Jacqui Walker

With a franchise, you know what you’re getting. Letting your entrepreneurial innovative spirit shine is necessarily constrained.

Innovation in franchising

The magic of franchising is its sameness. Every McDonald’s restaurant shares the same systems, brands, products, décor and taste. Consumers can go to McDonald’s anywhere in Australia, and almost anywhere in the world, and know what to expect.

It’s the same for successful Australian franchise chains like Boost Juice and Bakers Delight — same brand, same products, same customer experience.

That’s what franchisees buy when they buy a franchise — the instructions and permission to run a store, or service business, in the same way that every one else in the franchise chain does, under the franchise brand. It’s what they pay for and it’s what the franchisor expects of them.

How then can a franchise chain be innovative?

To keep a franchise chain dynamic and responding to changing competitive and consumer demands, a balance must be struck between franchisee compliance with the systems — so greatly desired by franchisors — and franchisee entrepreneurialism.
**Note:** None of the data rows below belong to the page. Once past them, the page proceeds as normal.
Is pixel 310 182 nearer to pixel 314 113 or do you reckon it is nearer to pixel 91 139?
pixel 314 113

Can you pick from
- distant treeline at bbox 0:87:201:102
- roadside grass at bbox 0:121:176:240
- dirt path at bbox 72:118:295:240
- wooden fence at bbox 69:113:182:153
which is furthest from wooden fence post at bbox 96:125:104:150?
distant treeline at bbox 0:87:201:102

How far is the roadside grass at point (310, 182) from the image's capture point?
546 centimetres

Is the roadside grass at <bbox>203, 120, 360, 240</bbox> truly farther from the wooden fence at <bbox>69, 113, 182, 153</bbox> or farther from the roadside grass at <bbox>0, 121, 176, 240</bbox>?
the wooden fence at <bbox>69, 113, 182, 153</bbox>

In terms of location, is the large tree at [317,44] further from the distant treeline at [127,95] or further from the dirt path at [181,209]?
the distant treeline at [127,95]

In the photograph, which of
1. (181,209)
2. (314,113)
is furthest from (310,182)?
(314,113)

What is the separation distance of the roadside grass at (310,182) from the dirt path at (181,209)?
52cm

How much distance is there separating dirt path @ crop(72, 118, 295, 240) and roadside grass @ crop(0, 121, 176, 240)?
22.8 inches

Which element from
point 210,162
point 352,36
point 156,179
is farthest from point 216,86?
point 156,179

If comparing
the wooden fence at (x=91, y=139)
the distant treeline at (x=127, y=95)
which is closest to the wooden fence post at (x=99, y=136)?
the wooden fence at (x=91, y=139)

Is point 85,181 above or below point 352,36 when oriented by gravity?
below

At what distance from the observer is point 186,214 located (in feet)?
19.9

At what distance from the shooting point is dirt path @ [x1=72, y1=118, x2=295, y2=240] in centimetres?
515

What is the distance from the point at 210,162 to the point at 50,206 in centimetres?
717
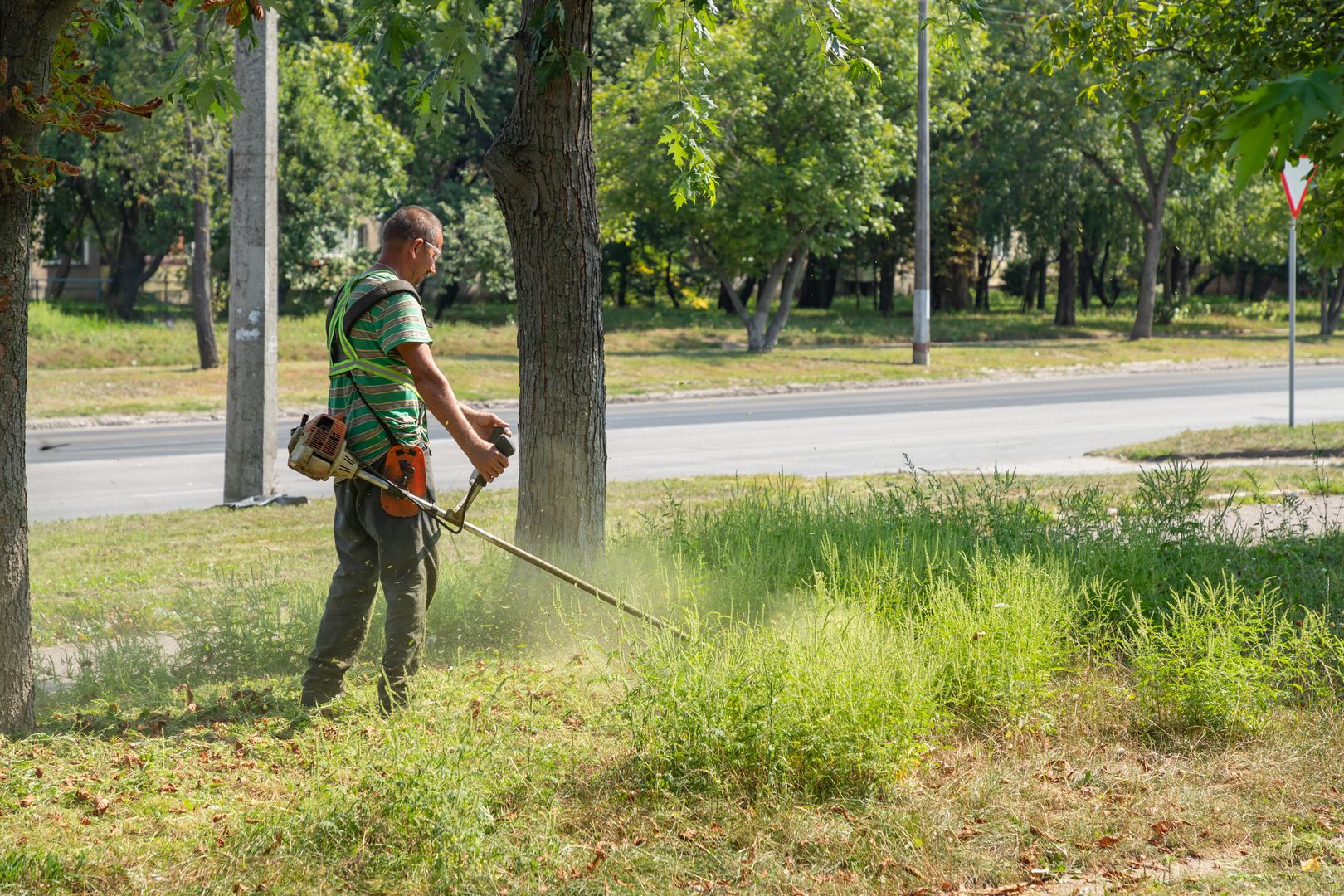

The best franchise chains have franchisee representative committees and other communications systems that can feed back to the franchisor ideas for improvements in products, systems and processes within the business.

Some franchise chains tell their new franchisees “No new ideas for 12 months; after that we’ll be interested”. This way the franchisees learn the system as it is and aren’t tempted to reinvent the wheel.

Some franchisors operate stores themselves to keep in touch with consumers, and in this way they can trial new products and systems.

The world’s most famous franchise, McDonald’s, has an innovation centre in a secret location in Chicago, USA, where new products and processes are designed and tested.

I visited it last year (courtesy of McDonald’s) and saw the researchers working on a toaster that would send a SMS to the store manager if it was going to malfunction, and a new fries cooker that would take 10 seconds off the time it takes to salt a regular serve of fries.

Not all chains have the resources McDonald’s has for institutions for innovation. Nevertheless, the best franchise chains are innovating all the time. Just like all businesses, there needs to be discipline in following systems and a process for coming up with ideas, and implementing them.

On the other hand, many people buy a franchise because they want to be their own boss. They need to be careful — the franchise system is worth something because it already works. If you don’t want to follow the system, you shouldn’t buy a franchise.